Crawled caption data
☆ ☆ ☆ ☆ ☆

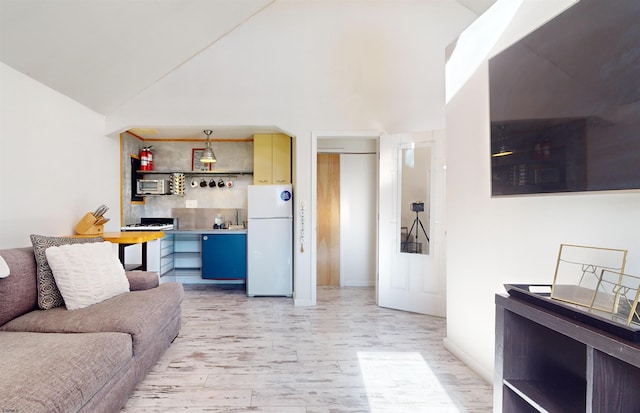 living room featuring light wood-type flooring and vaulted ceiling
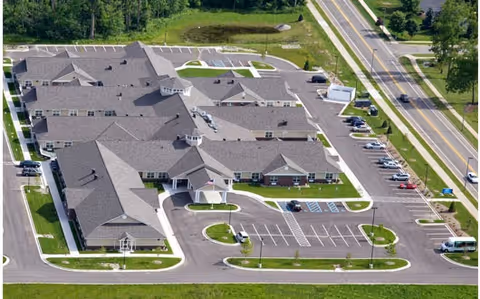 Aerial view of Cedar Creek Health Campus showing a large single-story building with multiple roof sections, surrounded by parking lots and green landscaped areas. The facility is adjacent to a road with vehicles parked along the side.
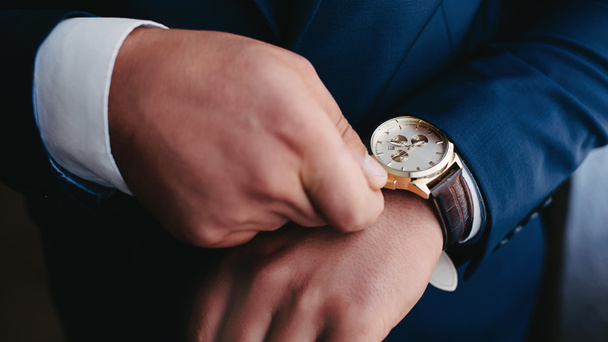 close up of an expensive elegant watch in hand. - Fotó, kép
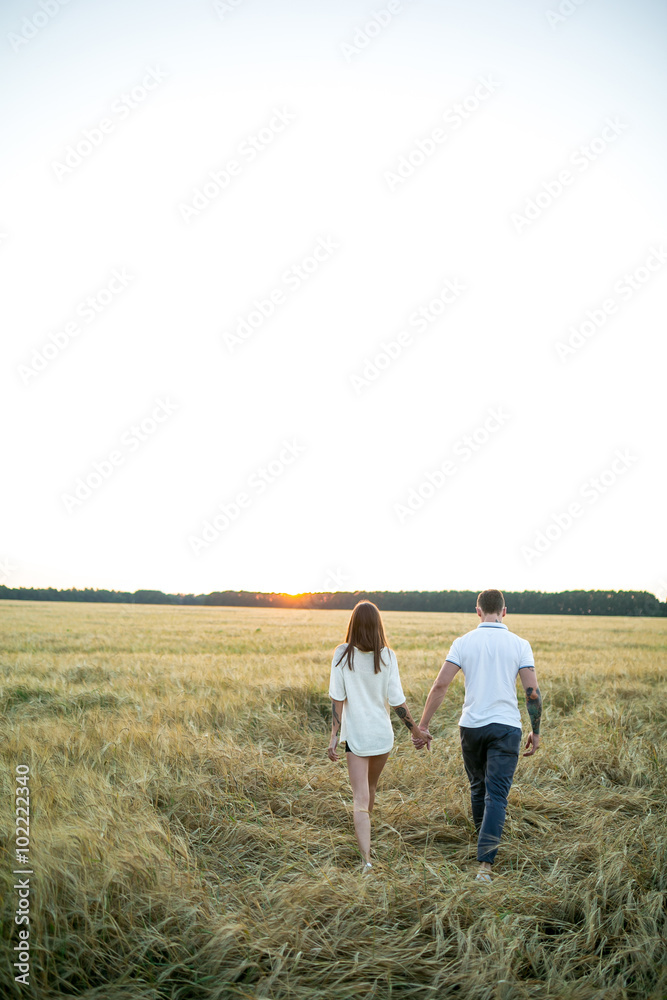 Couple in love - Beginning of a Love Story. A man and a girl with a tattoo on the nature Couple in love - Beginning of a Love Story. A man and a girl with a tattoo on the nature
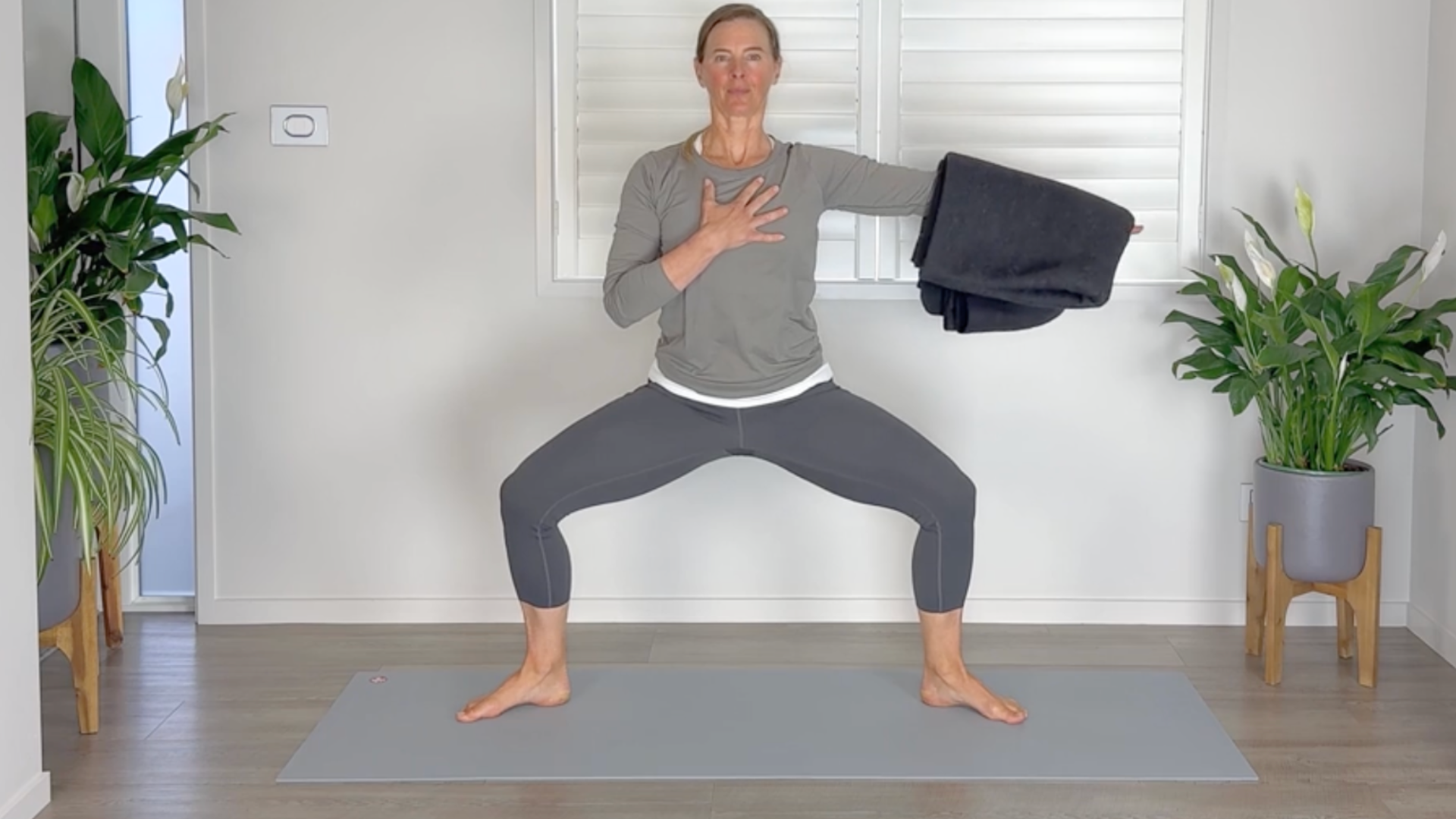 Woman in goddess pose with arms outstretched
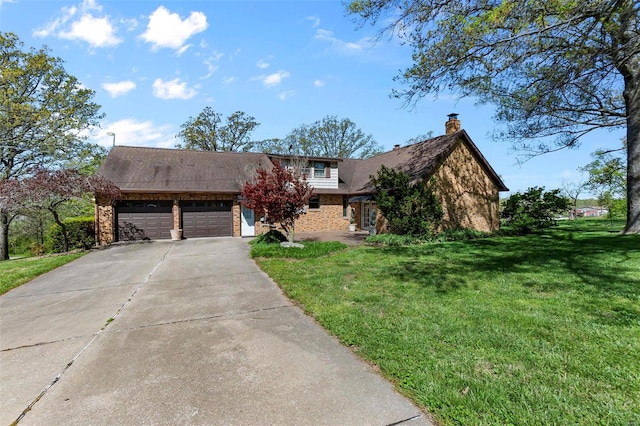 view of front of home featuring a garage and a front lawn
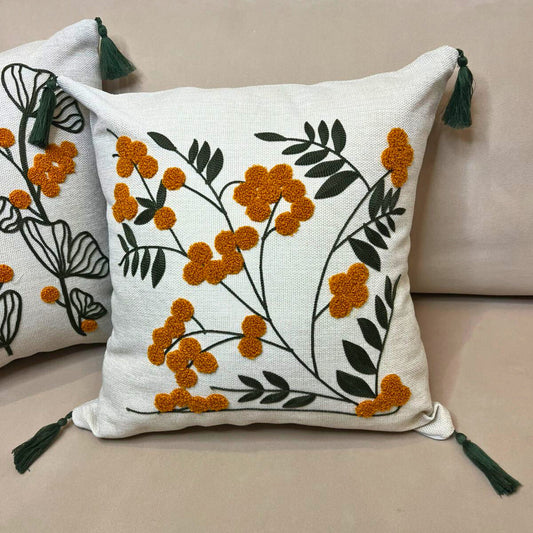 Embroidered floral cushion cover with yellow flowers, green leaves and decorative tassels on a beige sofa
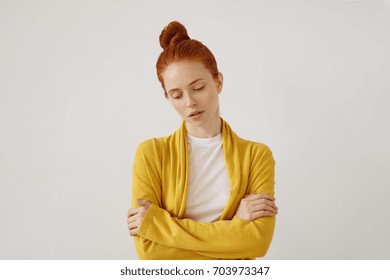 Waist up portrait of gorgeous young Caucasian woman with delicate features and ginger hair looking down with sad unhappy expression with arms crossed, feeling disappointed after quarrel with her man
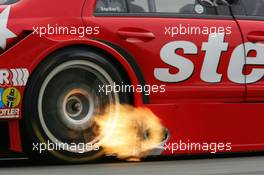 13.10.2006 Le Mans, France,  Flames out of the exhaust of the car of Jean Alesi (FRA), Persson Motorsport AMG-Mercedes, AMG-Mercedes C-Klasse - DTM 2006 at Le Mans Bugatti Circuit, France (Deutsche Tourenwagen Masters)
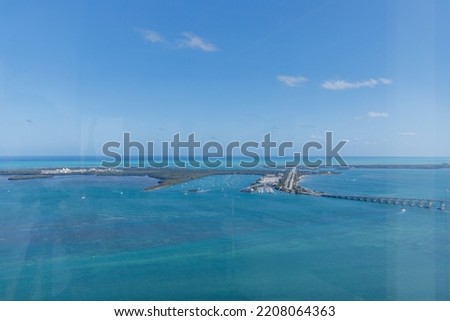 aerial view of Miami bay, with port, sailboats and yachts, bridges and roads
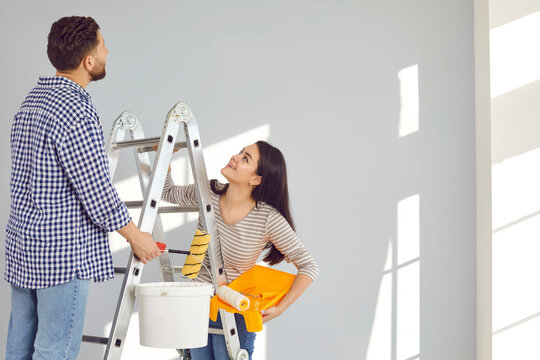 Family couple doing renovations, painting walls and whitewashing ceiling at home. Happy young man and woman standing on step ladder, holding paint can, tray, and rollers, looking up, and smiling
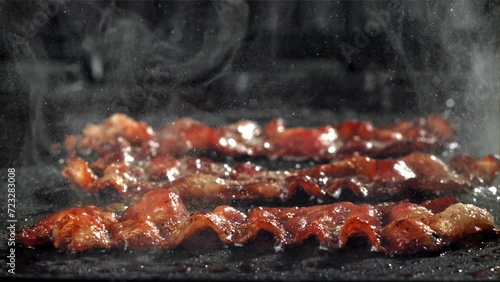 The bacon is fried in a pan with a splash of oil. Filmed on a high-speed camera at 1000 fps. High quality FullHD footage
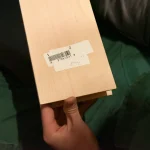 Sheet of sawn alder veneer in hand, demonstrating flexibility and thickness
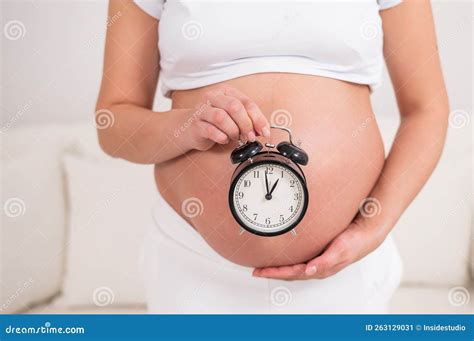 A Pregnant Woman With A Naked Belly Holds An Alarm Clock Intended Date Of Birth Stock Image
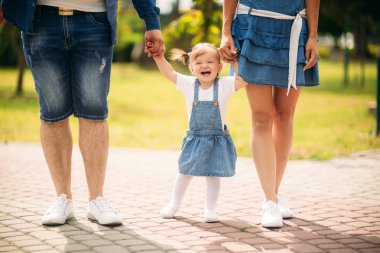 Mutlu neşeli genç Aile Baba, anne ve açık havada eğleniyor, araya yaz park, kırsal oynayan küçük kızı. Anne, baba ve çocuk gülüyor ve sarılma, doğa dışarıda zevk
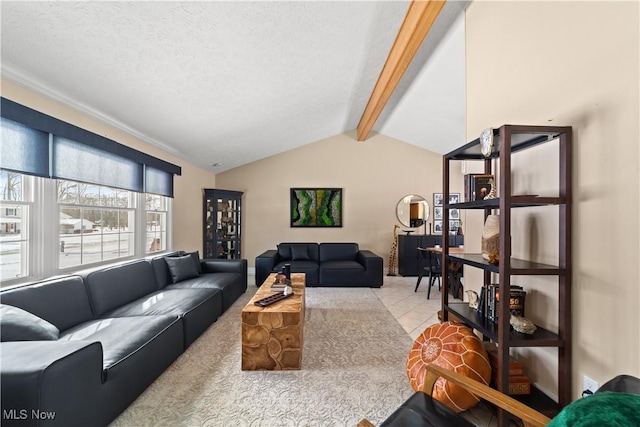 tiled living room with lofted ceiling with beams and a textured ceiling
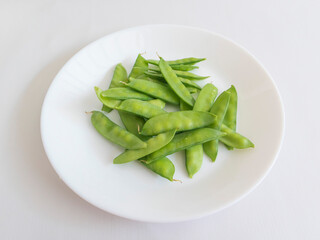 Snow pea pods, also known as Chinese pea pods, are a type of edible pea pod that is harvested while still immature and flat with small peas inside. Sugar Pea in a plate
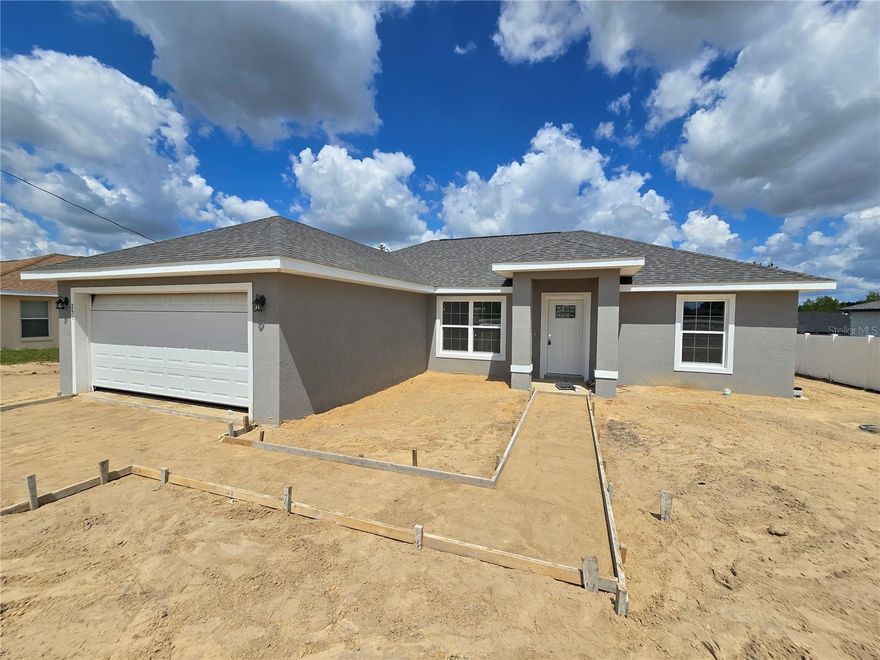 Come see this wonderfully styled, 3 bedroom, 2 bath, 2 car garage on a .24 AC LOT in the very popular Silver Springs Shores area. This home features a split plan, high ceilings & QUARTZ STONE counters in the KITCHEN, BATHROOMS & WINDOW LEDGES! When you step in side, you will notice the open design with tall ceilings and a split floor plan. The primary bedroom features an oversized closet & en suite bathroom with A FULLY TILED, EZ ENTRY SHOWER & linen closet. The kitchen, has whisper quiet drawers & UPGRADED cabinets with stylish knobs. Gorgeous sink with a beautiful open view. DELUXE SMART APPLIANCE PACKAGE INCLUDES Stainless steel Fridge, Dishwasher, Stove & Microwave comes with the home. A beautifully patterned Quartz counter island comes with room for chairs. Nearby, you have access to the laundry room & garage via a handy pocket door. Across the house, the secondary rooms share the bathroom and will have good space for a full size bedroom set, office, or a game room. The choices are endless! Ample closet space has been supplied as well for all of their storage needs. The .24 acre lot gives you plenty of room for all of your toys! NOT IN AN HOA so you are free to build a fence, add a pool, do what you want, how you want! On a well and septic system so NO UTILITY BILLS is also a great plus! If you install back up power in preparation for any possible outage, you will still have use of water and sewer as long as you have electric! Close enough to give you access to Belleview, Summerfield, The Villages, The Interstate and beyond. Less than 12 min to Wal-Mart, Publix, Aldi & Save a Lot, The post office, 3 auto parts stores & car washes as well as many food & medical offices nearby for ease. A short drive in either direction will lead to Ocala's downtown square or to our famous Lake Weir, where you can boat, kayak, jet ski, or enjoy a meal on the lake over looking the sunset. USDA, First Time Homebuyer & Veteran friendly! Almost completed, you can be in QUICKLY!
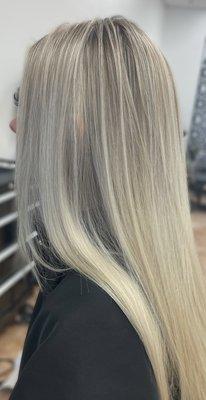 Blonde highlight done by stylist Nikky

☆ ☆ ☆ ☆ ☆

EXERCISE PROMPT> Write the lines above out again exactly, excluding every picture.

RESPONSE BOX>
 living room featuring light wood-type flooring and vaulted ceiling
 Aerial view of Cedar Creek Health Campus showing a large single-story building with multiple roof sections, surrounded by parking lots and green landscaped areas. The facility is adjacent to a road with vehicles parked along the side.
 close up of an expensive elegant watch in hand. - Fotó, kép
 Couple in love - Beginning of a Love Story. A man and a girl with a tattoo on the nature Couple in love - Beginning of a Love Story. A man and a girl with a tattoo on the nature
 Woman in goddess pose with arms outstretched
 view of front of home featuring a garage and a front lawn
 Embroidered floral cushion cover with yellow flowers, green leaves and decorative tassels on a beige sofa
 Waist up portrait of gorgeous young Caucasian woman with delicate features and ginger hair looking down with sad unhappy expression with arms crossed, feeling disappointed after quarrel with her man
 13.10.2006 Le Mans, France,  Flames out of the exhaust of the car of Jean Alesi (FRA), Persson Motorsport AMG-Mercedes, AMG-Mercedes C-Klasse - DTM 2006 at Le Mans Bugatti Circuit, France (Deutsche Tourenwagen Masters)
 aerial view of Miami bay, with port, sailboats and yachts, bridges and roads
 Family couple doing renovations, painting walls and whitewashing ceiling at home. Happy young man and woman standing on step ladder, holding paint can, tray, and rollers, looking up, and smiling
 The bacon is fried in a pan with a splash of oil. Filmed on a high-speed camera at 1000 fps. High quality FullHD footage
 Sheet of sawn alder veneer in hand, demonstrating flexibility and thickness
 A Pregnant Woman With A Naked Belly Holds An Alarm Clock Intended Date Of Birth Stock Image
 Mutlu neşeli genç Aile Baba, anne ve açık havada eğleniyor, araya yaz park, kırsal oynayan küçük kızı. Anne, baba ve çocuk gülüyor ve sarılma, doğa dışarıda zevk
 tiled living room with lofted ceiling with beams and a textured ceiling
 Snow pea pods, also known as Chinese pea pods, are a type of edible pea pod that is harvested while still immature and flat with small peas inside. Sugar Pea in a plate
 Come see this wonderfully styled, 3 bedroom, 2 bath, 2 car garage on a .24 AC LOT in the very popular Silver Springs Shores area. This home features a split plan, high ceilings & QUARTZ STONE counters in the KITCHEN, BATHROOMS & WINDOW LEDGES! When you step in side, you will notice the open design with tall ceilings and a split floor plan. The primary bedroom features an oversized closet & en suite bathroom with A FULLY TILED, EZ ENTRY SHOWER & linen closet. The kitchen, has whisper quiet drawers & UPGRADED cabinets with stylish knobs. Gorgeous sink with a beautiful open view. DELUXE SMART APPLIANCE PACKAGE INCLUDES Stainless steel Fridge, Dishwasher, Stove & Microwave comes with the home. A beautifully patterned Quartz counter island comes with room for chairs. Nearby, you have access to the laundry room & garage via a handy pocket door. Across the house, the secondary rooms share the bathroom and will have good space for a full size bedroom set, office, or a game room. The choices are endless! Ample closet space has been supplied as well for all of their storage needs. The .24 acre lot gives you plenty of room for all of your toys! NOT IN AN HOA so you are free to build a fence, add a pool, do what you want, how you want! On a well and septic system so NO UTILITY BILLS is also a great plus! If you install back up power in preparation for any possible outage, you will still have use of water and sewer as long as you have electric! Close enough to give you access to Belleview, Summerfield, The Villages, The Interstate and beyond. Less than 12 min to Wal-Mart, Publix, Aldi & Save a Lot, The post office, 3 auto parts stores & car washes as well as many food & medical offices nearby for ease. A short drive in either direction will lead to Ocala's downtown square or to our famous Lake Weir, where you can boat, kayak, jet ski, or enjoy a meal on the lake over looking the sunset. USDA, First Time Homebuyer & Veteran friendly! Almost completed, you can be in QUICKLY!
 Blonde highlight done by stylist Nikky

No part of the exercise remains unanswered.